I have a 70 Goat, 400, Holley 650, aftermarket air cleaner, 3 speed auto ... 

I have a problem when the goat kicks down ... as it winds up, it seems to backfire at around 4800 - 4900 rpm. This only happens when I kick it down to second and accelerate- like getting on the highway or passing. I haven't noticed it from a dead stop, and it hasn't happened when the motor reaches 5K on a 1-2 shift, even under HARD acceleration. 

What I'd like to know is ... is this a timing issue (points not set right / timing advance not right) ... a tuning issue (carb set too rich/lean) ... or something serious (cam worn or other problem). 

I know that GM had a problem with some soft camshafts with the '70 model year, but I thought that was limited to the buick and olds 350's ...

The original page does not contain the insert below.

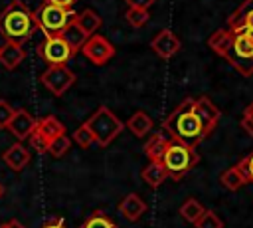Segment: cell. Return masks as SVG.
I'll return each mask as SVG.
<instances>
[{"instance_id": "1", "label": "cell", "mask_w": 253, "mask_h": 228, "mask_svg": "<svg viewBox=\"0 0 253 228\" xmlns=\"http://www.w3.org/2000/svg\"><path fill=\"white\" fill-rule=\"evenodd\" d=\"M162 129L178 143H184L188 147H198L204 137L208 135L206 129L202 127L200 119L196 117L194 109H192V97L184 99L164 121H162Z\"/></svg>"}, {"instance_id": "2", "label": "cell", "mask_w": 253, "mask_h": 228, "mask_svg": "<svg viewBox=\"0 0 253 228\" xmlns=\"http://www.w3.org/2000/svg\"><path fill=\"white\" fill-rule=\"evenodd\" d=\"M36 30H38L36 16L22 0H12L0 12V36L6 42L24 44L26 40L32 38Z\"/></svg>"}, {"instance_id": "3", "label": "cell", "mask_w": 253, "mask_h": 228, "mask_svg": "<svg viewBox=\"0 0 253 228\" xmlns=\"http://www.w3.org/2000/svg\"><path fill=\"white\" fill-rule=\"evenodd\" d=\"M198 163H200V155H198L196 147H188V145L178 143L174 139H168L166 141V147H164L162 157H160V165L164 167L168 178L180 180Z\"/></svg>"}, {"instance_id": "4", "label": "cell", "mask_w": 253, "mask_h": 228, "mask_svg": "<svg viewBox=\"0 0 253 228\" xmlns=\"http://www.w3.org/2000/svg\"><path fill=\"white\" fill-rule=\"evenodd\" d=\"M231 46L225 54V59L245 77L253 75V30L237 28L231 30Z\"/></svg>"}, {"instance_id": "5", "label": "cell", "mask_w": 253, "mask_h": 228, "mask_svg": "<svg viewBox=\"0 0 253 228\" xmlns=\"http://www.w3.org/2000/svg\"><path fill=\"white\" fill-rule=\"evenodd\" d=\"M85 125H87L89 131L93 133L95 143L101 145V147L111 145L113 139L125 129V123H123L107 105L97 107V111L85 121Z\"/></svg>"}, {"instance_id": "6", "label": "cell", "mask_w": 253, "mask_h": 228, "mask_svg": "<svg viewBox=\"0 0 253 228\" xmlns=\"http://www.w3.org/2000/svg\"><path fill=\"white\" fill-rule=\"evenodd\" d=\"M34 16H36L38 30H42L45 36H61V32L71 24L75 14L71 10H67V8L43 2L34 12Z\"/></svg>"}, {"instance_id": "7", "label": "cell", "mask_w": 253, "mask_h": 228, "mask_svg": "<svg viewBox=\"0 0 253 228\" xmlns=\"http://www.w3.org/2000/svg\"><path fill=\"white\" fill-rule=\"evenodd\" d=\"M38 56L47 65H65L75 56V52L61 36H45L43 42L38 46Z\"/></svg>"}, {"instance_id": "8", "label": "cell", "mask_w": 253, "mask_h": 228, "mask_svg": "<svg viewBox=\"0 0 253 228\" xmlns=\"http://www.w3.org/2000/svg\"><path fill=\"white\" fill-rule=\"evenodd\" d=\"M40 81H42L53 95H63V93L75 83V73L67 67V63H65V65H49V67L42 73Z\"/></svg>"}, {"instance_id": "9", "label": "cell", "mask_w": 253, "mask_h": 228, "mask_svg": "<svg viewBox=\"0 0 253 228\" xmlns=\"http://www.w3.org/2000/svg\"><path fill=\"white\" fill-rule=\"evenodd\" d=\"M79 52H81L91 63L103 65V63H107V61L115 56V46H113L105 36L93 34V36L87 38V42L81 46Z\"/></svg>"}, {"instance_id": "10", "label": "cell", "mask_w": 253, "mask_h": 228, "mask_svg": "<svg viewBox=\"0 0 253 228\" xmlns=\"http://www.w3.org/2000/svg\"><path fill=\"white\" fill-rule=\"evenodd\" d=\"M192 109H194L196 117L200 119L202 127L206 129V133L210 135V133L217 127V123H219V119H221L219 107H217L210 97L202 95V97H196V99L192 97Z\"/></svg>"}, {"instance_id": "11", "label": "cell", "mask_w": 253, "mask_h": 228, "mask_svg": "<svg viewBox=\"0 0 253 228\" xmlns=\"http://www.w3.org/2000/svg\"><path fill=\"white\" fill-rule=\"evenodd\" d=\"M150 48H152V52H154L158 57L170 59V57H174V56L180 52L182 40H180L172 30H160V32L152 38Z\"/></svg>"}, {"instance_id": "12", "label": "cell", "mask_w": 253, "mask_h": 228, "mask_svg": "<svg viewBox=\"0 0 253 228\" xmlns=\"http://www.w3.org/2000/svg\"><path fill=\"white\" fill-rule=\"evenodd\" d=\"M36 123H38V119H34L26 109H16L6 129H8L18 141H24V139H28V137L32 135V131L36 129Z\"/></svg>"}, {"instance_id": "13", "label": "cell", "mask_w": 253, "mask_h": 228, "mask_svg": "<svg viewBox=\"0 0 253 228\" xmlns=\"http://www.w3.org/2000/svg\"><path fill=\"white\" fill-rule=\"evenodd\" d=\"M30 159H32V155H30L28 147H24V143H20V141L14 143V145H10V147L2 153V161H4V165H6L8 169L16 171V172L24 171V169L28 167Z\"/></svg>"}, {"instance_id": "14", "label": "cell", "mask_w": 253, "mask_h": 228, "mask_svg": "<svg viewBox=\"0 0 253 228\" xmlns=\"http://www.w3.org/2000/svg\"><path fill=\"white\" fill-rule=\"evenodd\" d=\"M119 210H121V214H123L126 220L136 222V220L146 212V202H144L136 192H128V194H125V196L121 198Z\"/></svg>"}, {"instance_id": "15", "label": "cell", "mask_w": 253, "mask_h": 228, "mask_svg": "<svg viewBox=\"0 0 253 228\" xmlns=\"http://www.w3.org/2000/svg\"><path fill=\"white\" fill-rule=\"evenodd\" d=\"M24 59H26V50L22 44L4 42V46H0V63L6 69H16Z\"/></svg>"}, {"instance_id": "16", "label": "cell", "mask_w": 253, "mask_h": 228, "mask_svg": "<svg viewBox=\"0 0 253 228\" xmlns=\"http://www.w3.org/2000/svg\"><path fill=\"white\" fill-rule=\"evenodd\" d=\"M227 28L237 30V28H249L253 30V0H243L237 10L227 18Z\"/></svg>"}, {"instance_id": "17", "label": "cell", "mask_w": 253, "mask_h": 228, "mask_svg": "<svg viewBox=\"0 0 253 228\" xmlns=\"http://www.w3.org/2000/svg\"><path fill=\"white\" fill-rule=\"evenodd\" d=\"M152 117L146 113V111H142V109H138V111H134L130 117H128V121L125 123V127L134 135V137H146L150 131H152Z\"/></svg>"}, {"instance_id": "18", "label": "cell", "mask_w": 253, "mask_h": 228, "mask_svg": "<svg viewBox=\"0 0 253 228\" xmlns=\"http://www.w3.org/2000/svg\"><path fill=\"white\" fill-rule=\"evenodd\" d=\"M73 22L83 30V34H85L87 38L93 36V34H97V30H99L101 24H103L101 16H99L95 10H91V8H85V10H81L79 14H75V16H73Z\"/></svg>"}, {"instance_id": "19", "label": "cell", "mask_w": 253, "mask_h": 228, "mask_svg": "<svg viewBox=\"0 0 253 228\" xmlns=\"http://www.w3.org/2000/svg\"><path fill=\"white\" fill-rule=\"evenodd\" d=\"M140 176H142L144 184L150 186V188H158V186L168 178V174H166L164 167L160 165V161H150V163L142 169Z\"/></svg>"}, {"instance_id": "20", "label": "cell", "mask_w": 253, "mask_h": 228, "mask_svg": "<svg viewBox=\"0 0 253 228\" xmlns=\"http://www.w3.org/2000/svg\"><path fill=\"white\" fill-rule=\"evenodd\" d=\"M36 131H38L40 135H43L47 141H53L55 137L65 135V127H63V123H61L59 119L51 117V115L42 117V119L36 123Z\"/></svg>"}, {"instance_id": "21", "label": "cell", "mask_w": 253, "mask_h": 228, "mask_svg": "<svg viewBox=\"0 0 253 228\" xmlns=\"http://www.w3.org/2000/svg\"><path fill=\"white\" fill-rule=\"evenodd\" d=\"M231 38H233V32H231L229 28H221V30H215V32L208 38V46H210L215 54H219L221 57H225V54H227V50H229V46H231Z\"/></svg>"}, {"instance_id": "22", "label": "cell", "mask_w": 253, "mask_h": 228, "mask_svg": "<svg viewBox=\"0 0 253 228\" xmlns=\"http://www.w3.org/2000/svg\"><path fill=\"white\" fill-rule=\"evenodd\" d=\"M61 38L67 42V46L73 50V52H79L81 50V46L87 42V36L83 34V30L71 20V24L61 32Z\"/></svg>"}, {"instance_id": "23", "label": "cell", "mask_w": 253, "mask_h": 228, "mask_svg": "<svg viewBox=\"0 0 253 228\" xmlns=\"http://www.w3.org/2000/svg\"><path fill=\"white\" fill-rule=\"evenodd\" d=\"M166 135L164 133H154L150 135V139L144 143V155L148 157V161H160L162 151L166 147Z\"/></svg>"}, {"instance_id": "24", "label": "cell", "mask_w": 253, "mask_h": 228, "mask_svg": "<svg viewBox=\"0 0 253 228\" xmlns=\"http://www.w3.org/2000/svg\"><path fill=\"white\" fill-rule=\"evenodd\" d=\"M219 182H221L227 190H237V188H241L243 184H247V182H245V178L241 176V172H239V169H237L235 165H233V167H229V169H225V171L221 172Z\"/></svg>"}, {"instance_id": "25", "label": "cell", "mask_w": 253, "mask_h": 228, "mask_svg": "<svg viewBox=\"0 0 253 228\" xmlns=\"http://www.w3.org/2000/svg\"><path fill=\"white\" fill-rule=\"evenodd\" d=\"M79 228H119L113 220H111V216H107L103 210H95L93 214H89L87 218H85V222L79 226Z\"/></svg>"}, {"instance_id": "26", "label": "cell", "mask_w": 253, "mask_h": 228, "mask_svg": "<svg viewBox=\"0 0 253 228\" xmlns=\"http://www.w3.org/2000/svg\"><path fill=\"white\" fill-rule=\"evenodd\" d=\"M206 208L202 206V202L200 200H196V198H188L182 206H180V216L184 218V220H188V222H196L200 216H202V212H204Z\"/></svg>"}, {"instance_id": "27", "label": "cell", "mask_w": 253, "mask_h": 228, "mask_svg": "<svg viewBox=\"0 0 253 228\" xmlns=\"http://www.w3.org/2000/svg\"><path fill=\"white\" fill-rule=\"evenodd\" d=\"M125 20H126L132 28H142V26L148 24L150 14H148V10H142V8H128V10L125 12Z\"/></svg>"}, {"instance_id": "28", "label": "cell", "mask_w": 253, "mask_h": 228, "mask_svg": "<svg viewBox=\"0 0 253 228\" xmlns=\"http://www.w3.org/2000/svg\"><path fill=\"white\" fill-rule=\"evenodd\" d=\"M69 147H71V139H69L67 135H59V137H55L53 141H49L47 153H49L51 157L59 159V157H63V155L69 151Z\"/></svg>"}, {"instance_id": "29", "label": "cell", "mask_w": 253, "mask_h": 228, "mask_svg": "<svg viewBox=\"0 0 253 228\" xmlns=\"http://www.w3.org/2000/svg\"><path fill=\"white\" fill-rule=\"evenodd\" d=\"M196 228H223V220L213 212V210H204L202 216L194 222Z\"/></svg>"}, {"instance_id": "30", "label": "cell", "mask_w": 253, "mask_h": 228, "mask_svg": "<svg viewBox=\"0 0 253 228\" xmlns=\"http://www.w3.org/2000/svg\"><path fill=\"white\" fill-rule=\"evenodd\" d=\"M73 141H75L81 149H89V147L95 145V137H93V133L89 131V127H87L85 123L79 125V127L73 131Z\"/></svg>"}, {"instance_id": "31", "label": "cell", "mask_w": 253, "mask_h": 228, "mask_svg": "<svg viewBox=\"0 0 253 228\" xmlns=\"http://www.w3.org/2000/svg\"><path fill=\"white\" fill-rule=\"evenodd\" d=\"M235 167L239 169V172L245 178V182H251L253 184V151L247 157H243L239 163H235Z\"/></svg>"}, {"instance_id": "32", "label": "cell", "mask_w": 253, "mask_h": 228, "mask_svg": "<svg viewBox=\"0 0 253 228\" xmlns=\"http://www.w3.org/2000/svg\"><path fill=\"white\" fill-rule=\"evenodd\" d=\"M30 139V145L40 153V155H43V153H47V147H49V141L43 137V135H40L36 129L32 131V135L28 137Z\"/></svg>"}, {"instance_id": "33", "label": "cell", "mask_w": 253, "mask_h": 228, "mask_svg": "<svg viewBox=\"0 0 253 228\" xmlns=\"http://www.w3.org/2000/svg\"><path fill=\"white\" fill-rule=\"evenodd\" d=\"M14 107L6 101V99H0V129H6L8 127V123H10V119H12V115H14Z\"/></svg>"}, {"instance_id": "34", "label": "cell", "mask_w": 253, "mask_h": 228, "mask_svg": "<svg viewBox=\"0 0 253 228\" xmlns=\"http://www.w3.org/2000/svg\"><path fill=\"white\" fill-rule=\"evenodd\" d=\"M241 129L249 135V137H253V101L245 107V111H243V117H241Z\"/></svg>"}, {"instance_id": "35", "label": "cell", "mask_w": 253, "mask_h": 228, "mask_svg": "<svg viewBox=\"0 0 253 228\" xmlns=\"http://www.w3.org/2000/svg\"><path fill=\"white\" fill-rule=\"evenodd\" d=\"M128 4V8H142V10H148L156 0H125Z\"/></svg>"}, {"instance_id": "36", "label": "cell", "mask_w": 253, "mask_h": 228, "mask_svg": "<svg viewBox=\"0 0 253 228\" xmlns=\"http://www.w3.org/2000/svg\"><path fill=\"white\" fill-rule=\"evenodd\" d=\"M40 228H67V226H65L63 218H51V220L43 222V224H42Z\"/></svg>"}, {"instance_id": "37", "label": "cell", "mask_w": 253, "mask_h": 228, "mask_svg": "<svg viewBox=\"0 0 253 228\" xmlns=\"http://www.w3.org/2000/svg\"><path fill=\"white\" fill-rule=\"evenodd\" d=\"M43 2H49V4H55V6H61V8L71 10V8H73V4H75L77 0H43Z\"/></svg>"}, {"instance_id": "38", "label": "cell", "mask_w": 253, "mask_h": 228, "mask_svg": "<svg viewBox=\"0 0 253 228\" xmlns=\"http://www.w3.org/2000/svg\"><path fill=\"white\" fill-rule=\"evenodd\" d=\"M0 228H26L20 220H16V218H12V220H8V222H4Z\"/></svg>"}, {"instance_id": "39", "label": "cell", "mask_w": 253, "mask_h": 228, "mask_svg": "<svg viewBox=\"0 0 253 228\" xmlns=\"http://www.w3.org/2000/svg\"><path fill=\"white\" fill-rule=\"evenodd\" d=\"M2 196H4V184L0 182V198H2Z\"/></svg>"}]
</instances>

any help would be greatly appreciated.


----------



## lars (Sep 28, 2004)

You're leaning out. Check your carb setup (float levels), bump jet size up 2 sizes, and verify that your fuel pressure is staying above 3 psi under the backfire condition. You can "T" a fuel pressure rubber hose into your fuel line and tape the pressure gauge to the outside of your windshield during a test drive. It's very common for GTOs to suffer fuel starvation at the top end of 2nd gear (high fuel flow requirement).

Of course, before you play with the carb, make sure your total timing is set at 36 degrees.


----------



## BobG (Dec 20, 2006)

Thanks very much, I'll check those things


----------